As Joan Carey, environmental educator at Bonnyvale Educational Center in West Brattleboro, notes, "Most traditional academics can probably be done outside with the right systems or gear, but how do we take advantage of connecting with nature and place? What opportunities are here?"
I asked people who have been practicing outdoor education long before this moment what parents and teachers might want to consider as we prepare for the fall. I spoke with educators at four organizations across the state that run very different programs catering to a variety of audiences. I focused on their elementary and middle school programs, and what lessons they might hold for parents and teachers.
Outdoor learning this fall is going to look as different as the educators who are conducting it. Many programs in elementary schools focus on science standards, but, says Carey, "Outdoor time is not separate and apart." She regularly works with teachers who incorporate math and literacy into outdoor learning.
The vision of Julia Hunt, one of the founders of ReTribe in Underhill and Richmond, involves "a part that is sitting and a part that is doing" and lots of play — for example, writing a story that students can then act out in the forest.
Hunt suggests we take this moment as an opportunity to "rethink what it is we want children to grow up knowing."
"What is the outcome we are looking for?" she asks. As a starting place, she offered this answer: "people who can contribute to the world and create happiness within themselves."
Ross Doree, youth programs director of outdoor education program Crow's Path in Burlington — which my son has attended for many years — says that outdoor education today "is less about giving kids the right information and more focused on giving them opportunities to be deeply creative, connected, exuberant people. The outdoors is a limitless environment to develop those traits."
His program aims to nurture curiosity and teach kids to teach themselves. Being in nature, Doree says, "fills kids up so they can come back to the classroom rejuvenated."
John Hunt, another founder of ReTribe, Julia's partner and a citizen of the Nuhlegan Band of the Coosuk Abenaki Nation, points out that "knowing how to manifest what you have in your mind is a skill." Students at ReTribe learn that what they do has an impact on the group through activities such as gathering firewood and building fires.
Sean Beckett, director of natural history programming at North Branch Nature Center in Montpelier, puts it this way: "I think it will be helpful to be OK with the fact that this fall is not normal, and to be OK with not getting the same level of content. The goal is that kids are healthy, inspired, using their imaginations, learning, being curious, asking questions, investigating, exploring, coming up with hypotheses and asking new questions from what they have learned. We can see it as a big success if kids can stay curious — if we can cultivate the fire so it is still burning."

## ABOUT THIS EXERCISE
Rewrite the outdoor learning text, starting at "Ross Doree, youth" and ending at "and building fires.", with "kids" changed to "children".

## RAW DATA
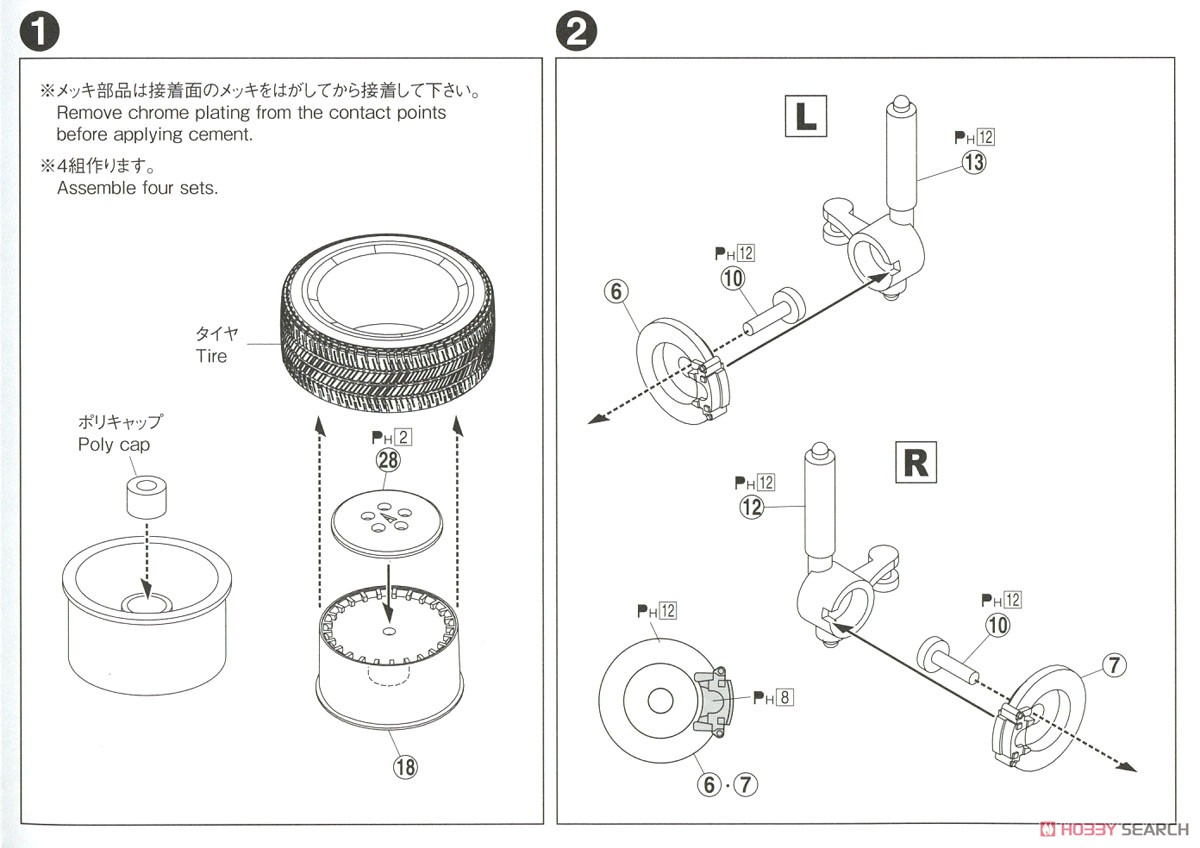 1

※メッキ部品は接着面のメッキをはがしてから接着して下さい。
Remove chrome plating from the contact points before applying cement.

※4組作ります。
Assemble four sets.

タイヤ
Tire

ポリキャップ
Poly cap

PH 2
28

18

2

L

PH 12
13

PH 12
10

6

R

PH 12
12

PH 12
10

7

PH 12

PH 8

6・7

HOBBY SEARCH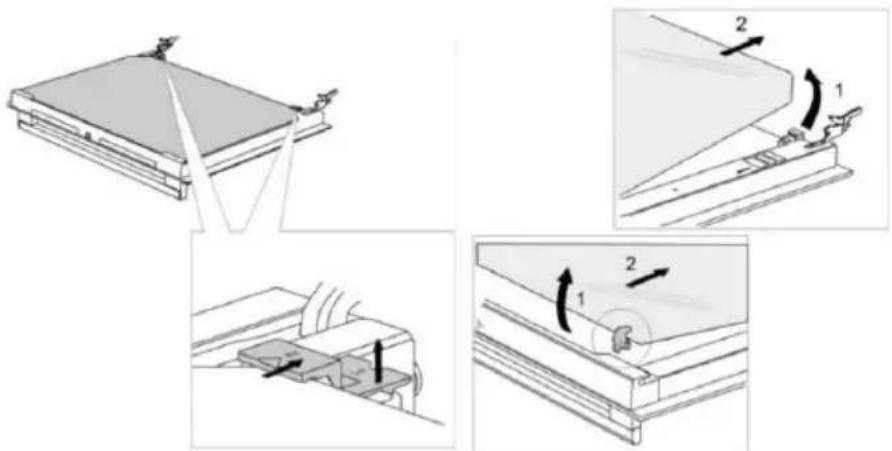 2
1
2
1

---

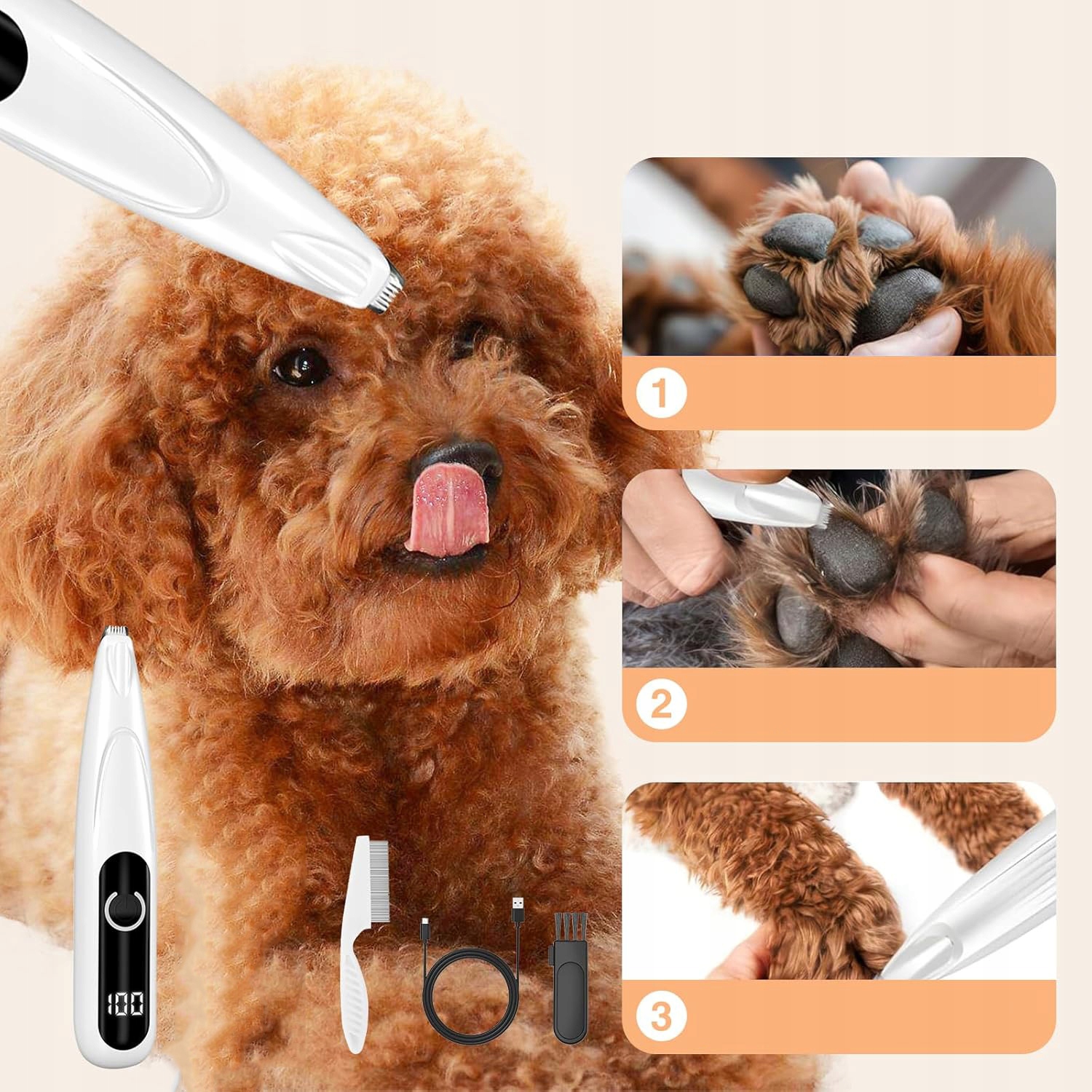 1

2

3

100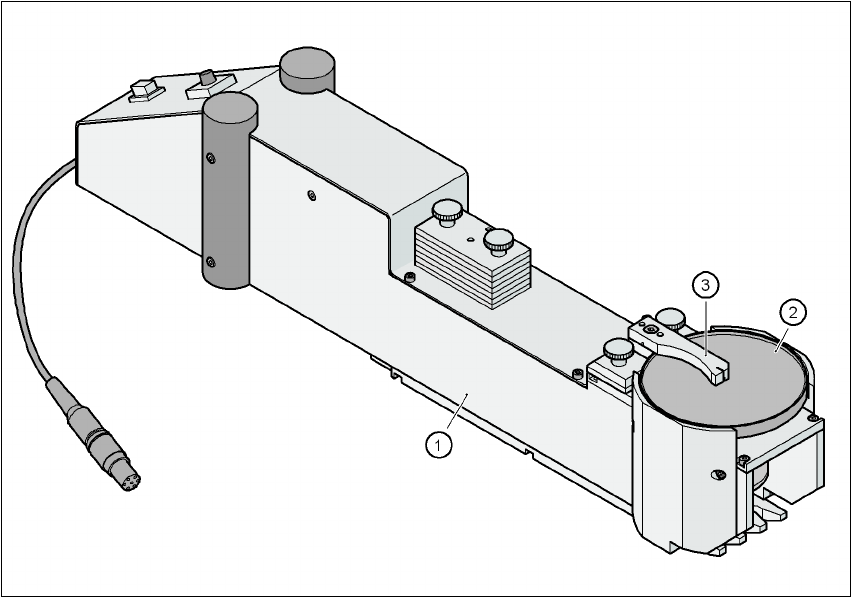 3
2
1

## RESPONSE
Ross Doree, youth programs director of outdoor education program Crow's Path in Burlington — which my son has attended for many years — says that outdoor education today "is less about giving children the right information and more focused on giving them opportunities to be deeply creative, connected, exuberant people. The outdoors is a limitless environment to develop those traits."
His program aims to nurture curiosity and teach children to teach themselves. Being in nature, Doree says, "fills children up so they can come back to the classroom rejuvenated."
John Hunt, another founder of ReTribe, Julia's partner and a citizen of the Nuhlegan Band of the Coosuk Abenaki Nation, points out that "knowing how to manifest what you have in your mind is a skill." Students at ReTribe learn that what they do has an impact on the group through activities such as gathering firewood and building fires.